With thanks to my tribe

I stared at the computer screen for a half an hour yesterday willing the numbers to change, or for my brain to glom onto a different understand of them.  Eight lab tests; seven positives; static or rising values.  I copy the names of the various viruses and paste them into Google to try to broaden my understanding enough to convince myself that the direction of the graphed results should not alarm me.  Finally, I message the ID department of Stanford requesting a telephone consult, shut down my computer, and bolt.

Nothing that plagues me will kill me.  Though some of these little bugs qualify as “infectious”, most of the human population throws them off like scattered sand on a beach as you head indoors for dinner.  Me, not so much.  Something about my genetic structure causes me to be particularly susceptible to viruses that most other people experience once as an annoying illness.  I’m not complaining, mind you — just explaining.

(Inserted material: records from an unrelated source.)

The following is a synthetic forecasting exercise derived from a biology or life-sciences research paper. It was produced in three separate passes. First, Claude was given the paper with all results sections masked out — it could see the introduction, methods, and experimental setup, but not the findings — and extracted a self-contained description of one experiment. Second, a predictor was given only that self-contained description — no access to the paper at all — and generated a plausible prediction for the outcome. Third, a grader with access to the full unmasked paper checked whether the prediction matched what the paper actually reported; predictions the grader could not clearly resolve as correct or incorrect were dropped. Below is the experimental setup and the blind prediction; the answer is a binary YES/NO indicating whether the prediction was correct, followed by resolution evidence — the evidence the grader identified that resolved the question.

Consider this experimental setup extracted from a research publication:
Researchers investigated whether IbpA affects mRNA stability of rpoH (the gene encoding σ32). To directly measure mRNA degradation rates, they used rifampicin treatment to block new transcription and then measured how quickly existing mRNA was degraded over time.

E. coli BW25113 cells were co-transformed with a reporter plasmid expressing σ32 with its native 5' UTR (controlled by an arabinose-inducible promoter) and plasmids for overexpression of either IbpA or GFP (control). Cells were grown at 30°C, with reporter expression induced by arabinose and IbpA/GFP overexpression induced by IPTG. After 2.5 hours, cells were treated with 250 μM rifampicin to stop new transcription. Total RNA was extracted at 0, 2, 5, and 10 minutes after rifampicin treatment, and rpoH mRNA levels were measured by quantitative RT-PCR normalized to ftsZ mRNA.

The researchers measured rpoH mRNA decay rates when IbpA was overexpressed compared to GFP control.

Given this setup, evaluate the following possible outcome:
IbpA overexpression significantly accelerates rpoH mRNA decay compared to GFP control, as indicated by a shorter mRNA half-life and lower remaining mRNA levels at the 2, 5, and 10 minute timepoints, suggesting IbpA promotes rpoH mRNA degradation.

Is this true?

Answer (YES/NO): NO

So I left the office early yesterday  and drove to CVS to claim the twice-a-day anti-viral that combats the worst of these little buggers and which had been out of stock for the last five days. My need for it rages like the craving of a crack whore.  My joints throb, my temperature has spiked, and believe me when I say that I feel as though I’ve been hit by a car — since I have been, and I well remember the terrible pain of lying on the asphalt shattered and beaten.

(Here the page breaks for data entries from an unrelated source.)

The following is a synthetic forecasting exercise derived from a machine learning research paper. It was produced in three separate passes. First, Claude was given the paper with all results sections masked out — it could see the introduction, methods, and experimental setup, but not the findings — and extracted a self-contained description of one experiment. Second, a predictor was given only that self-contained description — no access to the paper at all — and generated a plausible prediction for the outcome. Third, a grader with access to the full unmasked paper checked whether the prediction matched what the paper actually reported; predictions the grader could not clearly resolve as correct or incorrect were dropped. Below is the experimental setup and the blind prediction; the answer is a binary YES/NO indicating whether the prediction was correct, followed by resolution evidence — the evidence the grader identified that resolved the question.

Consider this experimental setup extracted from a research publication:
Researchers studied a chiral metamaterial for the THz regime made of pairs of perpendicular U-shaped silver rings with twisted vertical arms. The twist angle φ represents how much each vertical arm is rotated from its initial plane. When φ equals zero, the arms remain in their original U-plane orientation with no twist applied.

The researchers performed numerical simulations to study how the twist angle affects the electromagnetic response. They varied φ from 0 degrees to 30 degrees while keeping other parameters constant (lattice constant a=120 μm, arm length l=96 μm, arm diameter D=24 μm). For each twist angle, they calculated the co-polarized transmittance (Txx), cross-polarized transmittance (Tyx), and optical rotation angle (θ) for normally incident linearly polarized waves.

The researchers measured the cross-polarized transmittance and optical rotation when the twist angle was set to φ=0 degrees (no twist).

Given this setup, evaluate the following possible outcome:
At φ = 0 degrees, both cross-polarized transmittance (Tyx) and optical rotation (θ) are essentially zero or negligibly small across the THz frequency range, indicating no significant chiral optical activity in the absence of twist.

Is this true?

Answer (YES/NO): YES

Oddly, I don’t take the little pink pill immediately on arrival at the house.  I plop the package down in the middle of the dining room table, pull the clogs from my aching feet, and make a cup of tea.  I walk around the house grumbling about the chores that I’m too weary to undertake.  Periodically I cast a resentful glance towards the CVS package, muttering about a drug that cost so much having so little impact.  At the laptop, I answer the rash of requests for passwords that has followed from my notice to my Rotary Club about downloading the Clubrunner app.  Eventually, I tear open the package and administer the anti-viral, glad it’s just HHV-6 and not HIV.  I’ll live.  It could be so much worse.

But I know it’s not a competition.  I accept that I’m allowed to feel discouraged.  At some point in the evening, I publicly acknowledge my disillusionment on social media, not anticipating the instant wave of support, comment after comment of encouragement and devotion from my tribe.  Friends from coast to coast respond, sending love, hope, humor, and one or two swift kicks in the bottom.

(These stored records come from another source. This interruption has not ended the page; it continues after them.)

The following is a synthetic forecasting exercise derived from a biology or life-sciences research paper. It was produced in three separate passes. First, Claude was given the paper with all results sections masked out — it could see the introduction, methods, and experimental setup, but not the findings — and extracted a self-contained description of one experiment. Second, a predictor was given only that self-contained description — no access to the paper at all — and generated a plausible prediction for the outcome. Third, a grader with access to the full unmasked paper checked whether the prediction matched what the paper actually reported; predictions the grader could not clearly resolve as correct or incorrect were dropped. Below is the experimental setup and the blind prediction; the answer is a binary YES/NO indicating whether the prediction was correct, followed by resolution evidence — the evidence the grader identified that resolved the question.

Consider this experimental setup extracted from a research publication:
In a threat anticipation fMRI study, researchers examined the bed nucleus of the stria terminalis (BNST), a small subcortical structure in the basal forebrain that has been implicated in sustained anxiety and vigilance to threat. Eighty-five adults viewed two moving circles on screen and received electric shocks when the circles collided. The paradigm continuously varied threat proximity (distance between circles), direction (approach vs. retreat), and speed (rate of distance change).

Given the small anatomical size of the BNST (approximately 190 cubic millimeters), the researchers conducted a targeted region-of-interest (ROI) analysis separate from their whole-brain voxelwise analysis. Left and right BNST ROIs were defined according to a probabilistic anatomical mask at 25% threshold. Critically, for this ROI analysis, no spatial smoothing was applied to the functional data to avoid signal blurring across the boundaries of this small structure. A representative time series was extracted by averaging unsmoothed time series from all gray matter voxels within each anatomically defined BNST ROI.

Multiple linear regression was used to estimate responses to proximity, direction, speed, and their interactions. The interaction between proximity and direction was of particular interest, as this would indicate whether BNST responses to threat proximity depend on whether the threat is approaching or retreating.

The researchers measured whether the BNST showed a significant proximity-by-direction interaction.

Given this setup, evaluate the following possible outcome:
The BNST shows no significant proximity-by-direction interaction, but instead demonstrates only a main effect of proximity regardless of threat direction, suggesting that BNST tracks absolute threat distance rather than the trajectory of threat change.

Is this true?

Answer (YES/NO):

This morning’s cup of tea has just begin to hit my synapses when I hear the call of a text message on my phone.  I lift the device and swipe the screen, expecting a notice from the water department about a main break or from KCPD about a missing person.  Instead, I see my friend Phyllis Norman’s cheerful words, wishing me a brighter day, complete with illustration.

And now I’m smiling.

It’s the eighth day of the twenty-seventh month of My Year Without Complaining.  Despite a bit of a setback, my life continues.

Benton, son of Phyllis and Ivan, brother of Morgan.  Because who doesn't like beautiful pictures of babies?

Benton, son of Phyllis and Ivan, brother of Morgan. Because who doesn’t like beautiful pictures of babies?